On Tuesday, the San Francisco County Transportation Authority’s [SFCTA] deputy director for capital projects was supposed to provide answers as to when the still-shuttered Transbay Transit Center and Salesforce Park might reopen.
Instead, Deputy Director Eric Cordoba told the SFCTA board that he didn’t have much to report.
“Preliminary findings will be presented to the Transbay Joint Powers Authority this coming Thursday,” said Cordoba at Tuesday’s hearing, but confessed that a more in-depth analysis of the problem will only be ready to present “within the next month—or two months maximum.”
In a memo circulated ahead of the hearing, Cordoba explained that city organs are still busy testing the materials that compose the terminal’s faulty girders:
A series of samples were collected from the affected girder in accordance with a plan and procedures agreed to by the panel and sent to an independent lab in New York for a series of metallurgical analyses.
All mechanical testing is anticipated to be complete by December 14. The final report on the root cause assessment is anticipated by early January 2019.

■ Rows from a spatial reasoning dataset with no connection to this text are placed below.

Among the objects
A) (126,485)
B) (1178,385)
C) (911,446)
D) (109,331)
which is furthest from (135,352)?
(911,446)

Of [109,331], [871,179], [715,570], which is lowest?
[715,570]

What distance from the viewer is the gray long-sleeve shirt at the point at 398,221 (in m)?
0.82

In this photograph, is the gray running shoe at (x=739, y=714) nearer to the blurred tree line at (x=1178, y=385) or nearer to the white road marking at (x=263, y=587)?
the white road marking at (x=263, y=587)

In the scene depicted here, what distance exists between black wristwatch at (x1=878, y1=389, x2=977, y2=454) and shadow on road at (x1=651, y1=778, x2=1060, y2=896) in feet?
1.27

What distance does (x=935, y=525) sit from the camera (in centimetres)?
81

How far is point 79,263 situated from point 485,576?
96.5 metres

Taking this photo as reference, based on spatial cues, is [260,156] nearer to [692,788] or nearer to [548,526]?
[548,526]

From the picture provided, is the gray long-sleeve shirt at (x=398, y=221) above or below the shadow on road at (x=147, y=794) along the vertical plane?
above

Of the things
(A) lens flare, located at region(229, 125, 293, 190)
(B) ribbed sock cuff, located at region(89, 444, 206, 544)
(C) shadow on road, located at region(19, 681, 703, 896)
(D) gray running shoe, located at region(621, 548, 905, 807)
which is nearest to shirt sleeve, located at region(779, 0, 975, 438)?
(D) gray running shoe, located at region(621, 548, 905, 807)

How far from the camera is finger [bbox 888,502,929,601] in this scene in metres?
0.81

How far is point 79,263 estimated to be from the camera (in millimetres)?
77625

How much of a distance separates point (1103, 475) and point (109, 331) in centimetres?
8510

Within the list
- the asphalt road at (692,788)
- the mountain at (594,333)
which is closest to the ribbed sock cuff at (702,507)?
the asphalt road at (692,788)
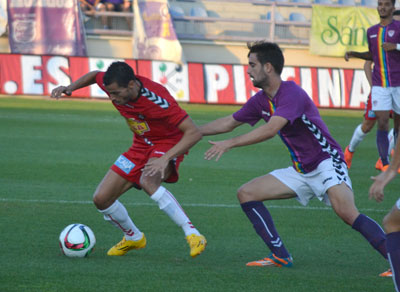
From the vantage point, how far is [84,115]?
672 inches

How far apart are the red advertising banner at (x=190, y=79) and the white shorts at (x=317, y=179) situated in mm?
15077

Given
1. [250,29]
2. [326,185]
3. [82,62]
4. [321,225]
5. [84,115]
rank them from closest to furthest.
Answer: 1. [326,185]
2. [321,225]
3. [84,115]
4. [82,62]
5. [250,29]

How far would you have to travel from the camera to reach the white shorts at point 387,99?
9.75m

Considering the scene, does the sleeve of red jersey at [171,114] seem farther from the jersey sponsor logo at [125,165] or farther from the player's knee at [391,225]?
the player's knee at [391,225]

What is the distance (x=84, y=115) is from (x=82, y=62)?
3984 mm

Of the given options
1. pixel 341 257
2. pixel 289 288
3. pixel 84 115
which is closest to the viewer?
pixel 289 288

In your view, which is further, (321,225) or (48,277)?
(321,225)

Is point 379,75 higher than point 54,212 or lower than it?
higher

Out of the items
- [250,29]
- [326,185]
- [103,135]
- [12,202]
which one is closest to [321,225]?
[326,185]

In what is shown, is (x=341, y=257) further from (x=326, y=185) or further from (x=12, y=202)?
(x=12, y=202)

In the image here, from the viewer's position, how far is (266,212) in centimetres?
562

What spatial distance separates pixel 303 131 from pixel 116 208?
1638mm

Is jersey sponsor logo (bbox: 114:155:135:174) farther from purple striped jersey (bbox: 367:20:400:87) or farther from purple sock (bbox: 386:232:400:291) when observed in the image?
purple striped jersey (bbox: 367:20:400:87)

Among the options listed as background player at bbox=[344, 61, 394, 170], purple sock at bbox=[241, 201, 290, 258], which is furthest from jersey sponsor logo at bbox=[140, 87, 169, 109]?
background player at bbox=[344, 61, 394, 170]
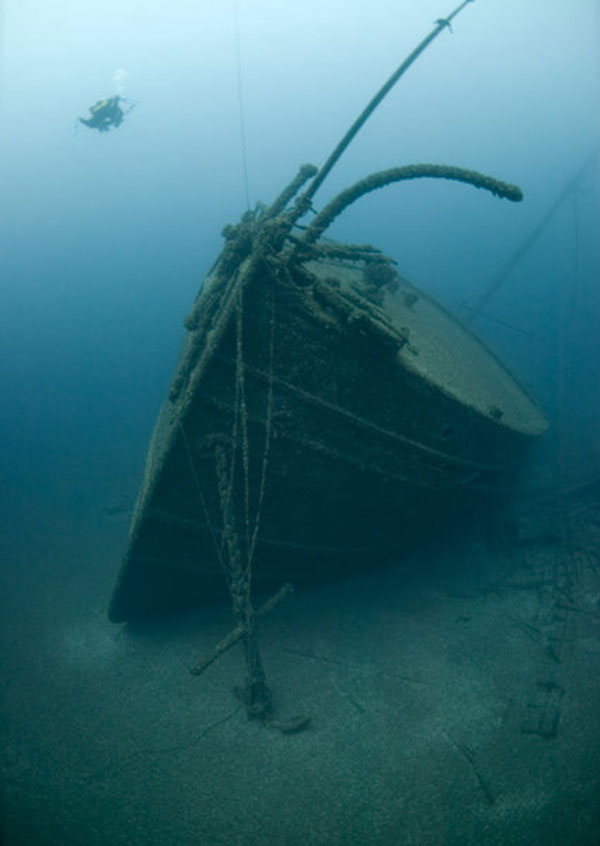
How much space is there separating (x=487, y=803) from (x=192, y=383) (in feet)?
13.1

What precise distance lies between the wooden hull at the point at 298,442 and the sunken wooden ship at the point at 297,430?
2 centimetres

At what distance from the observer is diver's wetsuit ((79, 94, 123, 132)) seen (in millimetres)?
12320

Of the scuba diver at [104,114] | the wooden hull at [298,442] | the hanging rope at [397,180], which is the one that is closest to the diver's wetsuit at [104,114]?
the scuba diver at [104,114]

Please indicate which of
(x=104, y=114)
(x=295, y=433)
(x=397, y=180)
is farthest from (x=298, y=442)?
(x=104, y=114)

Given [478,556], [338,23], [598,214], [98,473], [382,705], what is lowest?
[98,473]

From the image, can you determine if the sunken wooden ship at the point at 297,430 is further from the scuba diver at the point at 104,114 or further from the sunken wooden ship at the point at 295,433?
the scuba diver at the point at 104,114

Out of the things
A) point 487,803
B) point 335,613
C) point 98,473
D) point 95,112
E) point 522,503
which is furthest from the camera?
point 98,473

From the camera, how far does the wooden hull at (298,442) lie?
3.94 meters

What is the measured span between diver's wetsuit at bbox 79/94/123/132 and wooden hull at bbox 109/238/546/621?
11.2m

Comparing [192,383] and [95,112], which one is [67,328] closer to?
[95,112]

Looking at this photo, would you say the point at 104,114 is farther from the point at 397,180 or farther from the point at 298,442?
the point at 298,442

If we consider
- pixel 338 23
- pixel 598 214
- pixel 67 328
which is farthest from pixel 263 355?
pixel 338 23

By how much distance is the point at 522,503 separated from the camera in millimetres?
7508

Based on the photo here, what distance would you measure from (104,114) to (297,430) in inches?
507
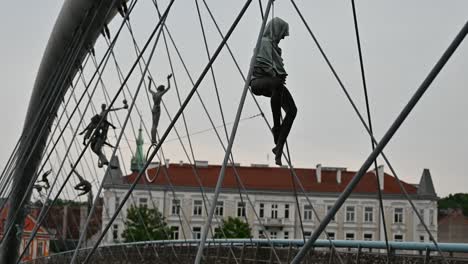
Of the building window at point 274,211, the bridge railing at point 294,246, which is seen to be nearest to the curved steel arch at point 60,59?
the bridge railing at point 294,246

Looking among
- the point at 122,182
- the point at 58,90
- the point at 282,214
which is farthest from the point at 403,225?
the point at 58,90

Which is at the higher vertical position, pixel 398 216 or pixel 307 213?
pixel 307 213

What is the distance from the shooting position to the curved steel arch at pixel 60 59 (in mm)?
17828

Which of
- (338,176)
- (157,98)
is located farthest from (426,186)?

[...] At this time, it is difficult to determine when the fix will be complete, since a lot depends on the lead time for the material s needed to implement the fix.

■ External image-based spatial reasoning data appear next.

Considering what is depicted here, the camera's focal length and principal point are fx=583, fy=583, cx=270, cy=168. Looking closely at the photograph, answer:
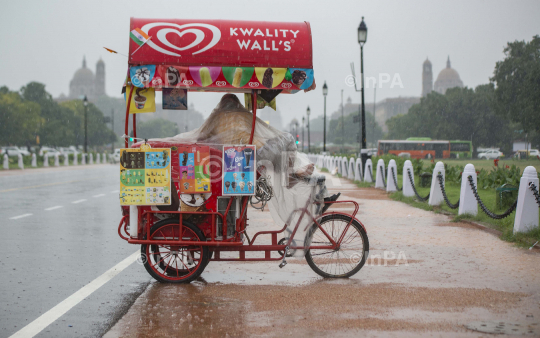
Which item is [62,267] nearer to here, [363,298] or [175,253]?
[175,253]

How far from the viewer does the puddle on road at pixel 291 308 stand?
474 centimetres

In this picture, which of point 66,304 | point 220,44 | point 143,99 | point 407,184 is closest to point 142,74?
point 143,99

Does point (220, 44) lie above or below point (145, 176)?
above

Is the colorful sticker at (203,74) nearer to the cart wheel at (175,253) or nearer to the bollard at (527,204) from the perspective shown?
the cart wheel at (175,253)

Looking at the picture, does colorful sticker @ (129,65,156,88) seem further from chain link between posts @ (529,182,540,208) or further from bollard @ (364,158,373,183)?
bollard @ (364,158,373,183)

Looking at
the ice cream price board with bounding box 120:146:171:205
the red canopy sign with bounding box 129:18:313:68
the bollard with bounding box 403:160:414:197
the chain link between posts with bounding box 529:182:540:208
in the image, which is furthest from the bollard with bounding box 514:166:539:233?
the bollard with bounding box 403:160:414:197

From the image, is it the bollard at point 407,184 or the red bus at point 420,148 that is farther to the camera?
the red bus at point 420,148

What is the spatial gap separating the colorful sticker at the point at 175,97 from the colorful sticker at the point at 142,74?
69 cm

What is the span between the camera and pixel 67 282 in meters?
6.56

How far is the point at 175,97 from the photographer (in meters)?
A: 6.95

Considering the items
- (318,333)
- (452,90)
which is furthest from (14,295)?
(452,90)

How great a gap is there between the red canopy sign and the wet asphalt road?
8.29 feet

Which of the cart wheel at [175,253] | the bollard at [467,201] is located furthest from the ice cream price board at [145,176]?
the bollard at [467,201]

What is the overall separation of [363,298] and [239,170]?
185 cm
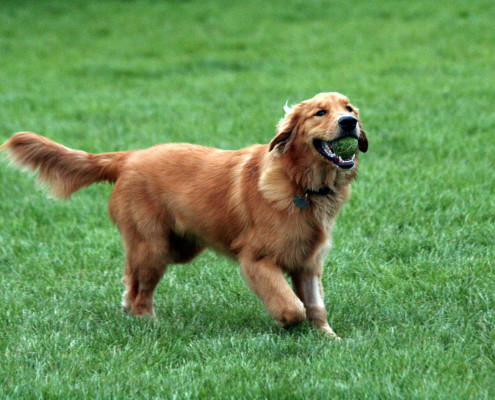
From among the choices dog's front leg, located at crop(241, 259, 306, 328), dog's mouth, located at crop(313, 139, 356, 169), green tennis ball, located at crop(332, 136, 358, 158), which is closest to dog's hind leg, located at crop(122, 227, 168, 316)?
dog's front leg, located at crop(241, 259, 306, 328)

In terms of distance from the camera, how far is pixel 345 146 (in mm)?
4598

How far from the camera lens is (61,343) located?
14.9 feet

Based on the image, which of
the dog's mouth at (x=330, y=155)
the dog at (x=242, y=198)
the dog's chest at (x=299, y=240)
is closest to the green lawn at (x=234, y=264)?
the dog at (x=242, y=198)

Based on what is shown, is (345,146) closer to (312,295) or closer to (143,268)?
(312,295)

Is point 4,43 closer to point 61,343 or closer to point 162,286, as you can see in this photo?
point 162,286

Cordoba writes that “structural engineers have developed and analyzed a variety of fixes,” but until someone figures out precisely which one the situation calls for, the best this preparation can do is “reduce the implementation time” in the future.
Supervisor Aaron Peskin, who chairs the board, asked Cordoba, “So the question is when, and the answer is we don’t know?”
To which Cordoba replied, “We have speculation, but I’d rather have the experts address that to the board on Thursday.”
Cordoba added, “We were hoping to have more ready today” and noted that the problem is “very complicated.”
Dennis Turchon, construction manager on the Transbay Transit Center project, also declined to guess when a repair might be implemented (much less completed), telling Peskin, “We can't put a timeline on it at this point.”
Peskin, transparently grumpy about the lack of clear answers, asked, “Any comment on this otherwise depressing item?”
No one else had anything to say in response.
The new multibillion-dollar facility has been closed since the discovery of cracks in the bus bridge on September 25, just a few weeks after it opened.
Although a temporary shoring system is in place to prevent the damaged section from degrading further, the building remains closed to both vehicles and commuters.
Cordoba noted Tuesday that no additional cracks have been found anywhere and that inspections are ongoing.